→ **What is asked**
Return all of the lines below exactly as they are.
*****
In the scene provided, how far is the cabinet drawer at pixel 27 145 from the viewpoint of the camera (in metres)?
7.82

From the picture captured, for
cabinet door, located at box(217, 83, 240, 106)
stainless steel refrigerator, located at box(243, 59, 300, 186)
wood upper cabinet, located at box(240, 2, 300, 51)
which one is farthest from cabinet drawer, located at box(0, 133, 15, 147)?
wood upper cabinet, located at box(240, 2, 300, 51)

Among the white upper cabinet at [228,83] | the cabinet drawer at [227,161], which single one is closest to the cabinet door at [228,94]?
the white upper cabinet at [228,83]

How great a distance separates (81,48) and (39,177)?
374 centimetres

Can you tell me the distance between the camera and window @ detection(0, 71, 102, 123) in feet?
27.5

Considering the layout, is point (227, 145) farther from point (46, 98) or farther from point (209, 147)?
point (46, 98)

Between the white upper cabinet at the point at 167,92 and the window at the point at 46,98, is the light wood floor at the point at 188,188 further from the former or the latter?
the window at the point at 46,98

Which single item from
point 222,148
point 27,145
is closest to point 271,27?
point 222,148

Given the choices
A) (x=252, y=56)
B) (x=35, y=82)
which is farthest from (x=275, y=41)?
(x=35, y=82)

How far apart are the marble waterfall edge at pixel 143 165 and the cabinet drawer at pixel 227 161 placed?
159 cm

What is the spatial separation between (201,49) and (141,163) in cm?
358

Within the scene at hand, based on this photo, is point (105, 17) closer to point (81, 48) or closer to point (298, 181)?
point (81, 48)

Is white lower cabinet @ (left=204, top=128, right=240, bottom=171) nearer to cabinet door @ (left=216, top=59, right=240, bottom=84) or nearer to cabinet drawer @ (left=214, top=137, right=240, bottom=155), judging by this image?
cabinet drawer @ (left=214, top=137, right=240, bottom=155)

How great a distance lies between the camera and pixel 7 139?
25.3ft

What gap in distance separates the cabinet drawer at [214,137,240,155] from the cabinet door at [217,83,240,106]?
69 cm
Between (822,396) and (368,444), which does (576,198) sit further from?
*****
→ **The reply**
In the scene provided, how far is the cabinet drawer at pixel 27 145 from the viewpoint of the camera (in metres)?
7.82

From the picture captured, for
cabinet door, located at box(217, 83, 240, 106)
stainless steel refrigerator, located at box(243, 59, 300, 186)
wood upper cabinet, located at box(240, 2, 300, 51)
which one is farthest from cabinet drawer, located at box(0, 133, 15, 147)?
wood upper cabinet, located at box(240, 2, 300, 51)

Among the white upper cabinet at [228,83] | the cabinet drawer at [227,161], which single one is closest to the cabinet door at [228,94]?
the white upper cabinet at [228,83]

How great a distance separates (81,48) and (39,177)?
374 centimetres

Can you tell me the distance between the camera and window @ detection(0, 71, 102, 123) in feet?
27.5

Considering the layout, is point (227, 145) farther from point (46, 98) or farther from point (209, 147)?
point (46, 98)

Between the white upper cabinet at the point at 167,92 and the window at the point at 46,98, is the light wood floor at the point at 188,188 further from the former or the latter?
the window at the point at 46,98

Which single item from
point 222,148
point 27,145
is closest to point 271,27?
point 222,148

Given the choices
A) (x=252, y=56)
B) (x=35, y=82)
which is farthest from (x=275, y=41)?
(x=35, y=82)

How far apart are the marble waterfall edge at pixel 143 165 and the cabinet drawer at pixel 227 161 placed?
159 cm

What is the spatial separation between (201,49) and (141,163) in cm?
358

Within the scene at hand, based on this photo, is point (105, 17) closer to point (81, 48) or closer to point (298, 181)?
point (81, 48)

Is white lower cabinet @ (left=204, top=128, right=240, bottom=171) nearer to cabinet door @ (left=216, top=59, right=240, bottom=84) or nearer to cabinet drawer @ (left=214, top=137, right=240, bottom=155), judging by this image?
cabinet drawer @ (left=214, top=137, right=240, bottom=155)

How great a distance lies between the camera and pixel 7 139?
25.3ft

What gap in distance separates the cabinet drawer at [214,137,240,155] from the cabinet door at [217,83,240,106]?
69 cm
Between (822,396) and (368,444), which does (576,198) sit further from?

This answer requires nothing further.